The changes to the availability of legal aid that came into force in 2013 restricted (but didn’t remove) the availability of legal aid in housing cases. In the case of tenants whose landlord is failing to carry out repairs to their home, legal aid is only available in certain circumstances, that is where there is a serious risk of harm to the health and safety of an individual or a family member . Legal aid is not generally available to assist tenants who wish to be transferred from their current property to a new property or to challenge the number of points that a tenant has been awarded under their landlord’s allocation policy.

However, legal aid is still available for some important areas of housing law. In particular, it is available to assist those who need advice in relation to a homelessness application, for example, when a tenant is being evicted from their home, or when they have nowhere to live and want to be housed by a local authority. It is also available where the tenant meets the legal definition of homelessness (see below), and as a result needs advice and assistance in relation to a transfer or allocation issue, as in this case.

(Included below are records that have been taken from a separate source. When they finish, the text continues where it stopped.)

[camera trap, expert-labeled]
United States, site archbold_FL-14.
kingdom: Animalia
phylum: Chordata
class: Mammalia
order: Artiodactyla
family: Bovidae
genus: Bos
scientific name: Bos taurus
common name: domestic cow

For a more comprehensive guide to the availability of legal aid in housing cases generally, see the article written by my colleague Sara Stephens and Jan Luba QC: Sorting myths from facts over housing cases; Legal Action (2014) November Pages 7-1.

The legal definition of homelessness is fairly complex, but can be summarised as follows:

A person if defined as homeless if one of the following applies:-

  •  They have no accommodation which they are entitled to occupy
  • They have accommodation but it is not reasonable for them to continue to occupy it, because, for example, if they stay in the property they are at risk of violence
  • They are threatened with being homeless within the next 28 days, for example, if a bailiff’s warrant is due to be executed within that period

In this particular case, the tenant met the homeless criteria because he had received several recent threats of serious violence by local gangs who were targeting the tenant specifically. The tenant was also vulnerable due to health problems. Using the legal aid funding available for this tenant, we were able to assist the tenant by making representations to the local Authority.  As a result, the local authority agreed to move the tenant from Band D to Band A in the Authority’s allocation scheme. Band D is the lowest priority group of tenants, whereas Band A is the highest priority group and tenants in Band A are generally rehoused within about 6 months.